GEGEBENER TEXT =>
* * * * * * *

Interview von Thomas Urban, Madrid

Der Ingenieur für Luftfahrttechnik und Volkswirt Josep Borrell, 71, war unter dem sozialistischen Premier Felipe González in den 90er Jahren Infrastruktur- und Umweltminister. Von 2004 bis 2007 war er Präsident des Europäischen Parlaments. Seit Anfang Juni ist der Katalane Außenminister Spaniens.

SZ: Die neue spanische Regierung hat mit ihrer Entscheidung Aufsehen erregt, mehr als 600 in Seenot geratene afrikanische Migranten aufzunehmen, denen Italien das Anlaufen seiner Häfen nicht erlaubt hat. Wer hat nun in dem Konflikt gewonnen, Rom oder Madrid?

Josep Borrell: Es ist ein Sieg für die Menschen auf dem Rettungsschiff Aquarius. Was Italien angeht, so ist offensichtlich, dass die Wähler einer neuen Regierung das Mandat gegeben haben, die die massenhafte Immigration unterbinden möchte. Ich teile nicht deren Haltung im aktuellen Fall, aber das Ergebnis der Wahlen müssen wir erst einmal akzeptieren.

* * * * * * *

BEREITGESTELLTE DATENSÄTZE =>
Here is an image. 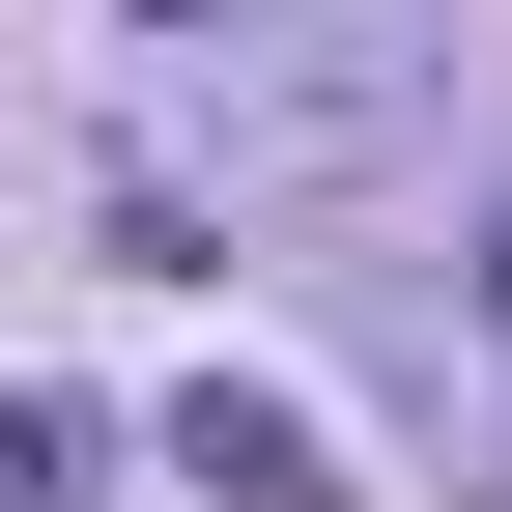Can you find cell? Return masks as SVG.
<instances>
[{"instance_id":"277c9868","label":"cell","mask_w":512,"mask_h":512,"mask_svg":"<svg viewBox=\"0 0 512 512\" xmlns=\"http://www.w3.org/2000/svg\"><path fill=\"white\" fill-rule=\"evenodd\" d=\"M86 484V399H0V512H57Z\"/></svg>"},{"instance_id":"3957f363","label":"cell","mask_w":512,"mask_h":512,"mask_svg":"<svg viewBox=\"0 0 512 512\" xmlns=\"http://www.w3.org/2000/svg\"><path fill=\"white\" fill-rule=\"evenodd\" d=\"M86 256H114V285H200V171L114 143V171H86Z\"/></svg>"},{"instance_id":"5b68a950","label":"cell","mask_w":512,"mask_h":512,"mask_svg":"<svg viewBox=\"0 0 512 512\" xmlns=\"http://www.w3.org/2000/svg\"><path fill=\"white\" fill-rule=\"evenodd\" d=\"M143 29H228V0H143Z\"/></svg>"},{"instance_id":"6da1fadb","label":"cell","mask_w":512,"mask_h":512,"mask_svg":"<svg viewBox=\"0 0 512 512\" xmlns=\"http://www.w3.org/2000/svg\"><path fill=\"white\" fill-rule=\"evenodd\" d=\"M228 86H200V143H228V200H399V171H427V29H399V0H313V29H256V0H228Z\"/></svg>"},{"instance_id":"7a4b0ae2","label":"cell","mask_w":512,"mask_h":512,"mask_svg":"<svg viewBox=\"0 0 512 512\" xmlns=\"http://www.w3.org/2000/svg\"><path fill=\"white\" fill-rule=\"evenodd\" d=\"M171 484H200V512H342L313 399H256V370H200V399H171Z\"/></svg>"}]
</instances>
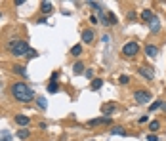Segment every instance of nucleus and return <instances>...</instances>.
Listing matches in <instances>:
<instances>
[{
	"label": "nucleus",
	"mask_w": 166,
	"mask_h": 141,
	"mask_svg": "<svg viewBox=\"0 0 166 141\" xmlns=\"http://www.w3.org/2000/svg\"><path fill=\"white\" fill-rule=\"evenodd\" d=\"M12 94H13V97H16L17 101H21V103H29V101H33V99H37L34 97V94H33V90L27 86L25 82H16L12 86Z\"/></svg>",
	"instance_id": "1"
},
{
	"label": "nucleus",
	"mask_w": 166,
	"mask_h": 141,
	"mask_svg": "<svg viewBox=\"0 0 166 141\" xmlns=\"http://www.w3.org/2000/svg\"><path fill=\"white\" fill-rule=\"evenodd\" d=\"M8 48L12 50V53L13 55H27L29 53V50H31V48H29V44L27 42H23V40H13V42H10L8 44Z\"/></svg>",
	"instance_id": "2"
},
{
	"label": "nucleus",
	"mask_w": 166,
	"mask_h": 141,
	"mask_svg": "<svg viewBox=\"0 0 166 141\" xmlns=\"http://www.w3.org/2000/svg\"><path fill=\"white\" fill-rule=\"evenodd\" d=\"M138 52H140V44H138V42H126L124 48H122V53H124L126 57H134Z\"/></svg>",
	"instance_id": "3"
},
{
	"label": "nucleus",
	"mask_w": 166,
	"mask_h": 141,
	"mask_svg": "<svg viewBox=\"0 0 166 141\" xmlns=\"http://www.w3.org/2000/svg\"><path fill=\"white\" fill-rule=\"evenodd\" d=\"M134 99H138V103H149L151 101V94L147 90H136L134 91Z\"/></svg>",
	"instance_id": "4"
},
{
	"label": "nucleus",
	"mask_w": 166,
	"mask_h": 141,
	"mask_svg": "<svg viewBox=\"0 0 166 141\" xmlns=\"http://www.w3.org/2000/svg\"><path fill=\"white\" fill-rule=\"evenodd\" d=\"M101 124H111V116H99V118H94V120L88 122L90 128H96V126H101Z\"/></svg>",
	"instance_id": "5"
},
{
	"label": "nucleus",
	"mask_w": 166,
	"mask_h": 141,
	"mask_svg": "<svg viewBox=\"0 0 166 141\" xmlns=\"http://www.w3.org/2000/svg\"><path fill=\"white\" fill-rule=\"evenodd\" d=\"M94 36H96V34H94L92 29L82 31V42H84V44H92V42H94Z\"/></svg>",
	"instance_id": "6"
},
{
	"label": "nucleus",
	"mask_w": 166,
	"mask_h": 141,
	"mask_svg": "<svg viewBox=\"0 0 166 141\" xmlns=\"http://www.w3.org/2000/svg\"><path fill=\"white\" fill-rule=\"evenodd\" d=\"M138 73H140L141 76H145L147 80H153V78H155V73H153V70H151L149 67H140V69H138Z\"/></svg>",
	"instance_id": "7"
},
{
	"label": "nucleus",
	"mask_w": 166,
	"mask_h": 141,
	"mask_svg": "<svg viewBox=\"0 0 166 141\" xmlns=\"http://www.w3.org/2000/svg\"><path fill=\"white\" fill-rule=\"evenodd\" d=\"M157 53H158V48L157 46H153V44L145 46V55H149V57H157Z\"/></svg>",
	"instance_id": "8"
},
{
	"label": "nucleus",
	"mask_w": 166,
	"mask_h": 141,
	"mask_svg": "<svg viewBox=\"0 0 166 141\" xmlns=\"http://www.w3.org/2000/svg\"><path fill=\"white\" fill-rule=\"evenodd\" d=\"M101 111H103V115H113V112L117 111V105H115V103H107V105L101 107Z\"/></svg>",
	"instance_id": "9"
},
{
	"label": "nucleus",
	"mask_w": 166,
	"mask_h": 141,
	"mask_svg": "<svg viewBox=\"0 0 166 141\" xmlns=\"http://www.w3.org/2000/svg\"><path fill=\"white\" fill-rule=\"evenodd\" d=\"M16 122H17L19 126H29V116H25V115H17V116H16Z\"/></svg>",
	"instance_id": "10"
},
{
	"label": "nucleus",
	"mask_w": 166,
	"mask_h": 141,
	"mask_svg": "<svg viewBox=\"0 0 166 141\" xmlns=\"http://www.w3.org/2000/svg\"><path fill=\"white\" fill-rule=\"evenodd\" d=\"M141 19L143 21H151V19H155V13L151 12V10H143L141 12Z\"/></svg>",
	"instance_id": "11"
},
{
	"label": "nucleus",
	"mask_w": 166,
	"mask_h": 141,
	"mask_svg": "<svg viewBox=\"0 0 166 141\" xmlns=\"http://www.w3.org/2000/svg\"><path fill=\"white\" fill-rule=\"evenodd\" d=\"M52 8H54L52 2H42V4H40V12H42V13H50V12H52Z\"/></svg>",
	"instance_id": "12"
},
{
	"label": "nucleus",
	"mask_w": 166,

* * * * * * *

GESTELLTE AUFGABE A =>
Wie lässt sich der Absatz „Der Ingenieur für Luftfahrttechnik und Volkswirt“ aus dem Interview knapper fassen, ohne dass seine wesentlichen Fakten verloren gehen?
GESTELLTE AUFGABE B =>
Kannst du aus dem Interview alles von „Interview von Thomas“ bis hinunter zu „Rom oder Madrid?“ wortgetreu abschreiben?

ENDERGEBNIS A =>
Der Katalane Josep Borrell, 71, ist Luftfahrtingenieur und Volkswirt. In den 90er Jahren war er unter Felipe González Infrastruktur- und Umweltminister und von 2004 bis 2007 Präsident des Europäischen Parlaments. Seit Anfang Juni ist er spanischer Außenminister.

ENDERGEBNIS B =>
Interview von Thomas Urban, Madrid

Der Ingenieur für Luftfahrttechnik und Volkswirt Josep Borrell, 71, war unter dem sozialistischen Premier Felipe González in den 90er Jahren Infrastruktur- und Umweltminister. Von 2004 bis 2007 war er Präsident des Europäischen Parlaments. Seit Anfang Juni ist der Katalane Außenminister Spaniens.

SZ: Die neue spanische Regierung hat mit ihrer Entscheidung Aufsehen erregt, mehr als 600 in Seenot geratene afrikanische Migranten aufzunehmen, denen Italien das Anlaufen seiner Häfen nicht erlaubt hat. Wer hat nun in dem Konflikt gewonnen, Rom oder Madrid?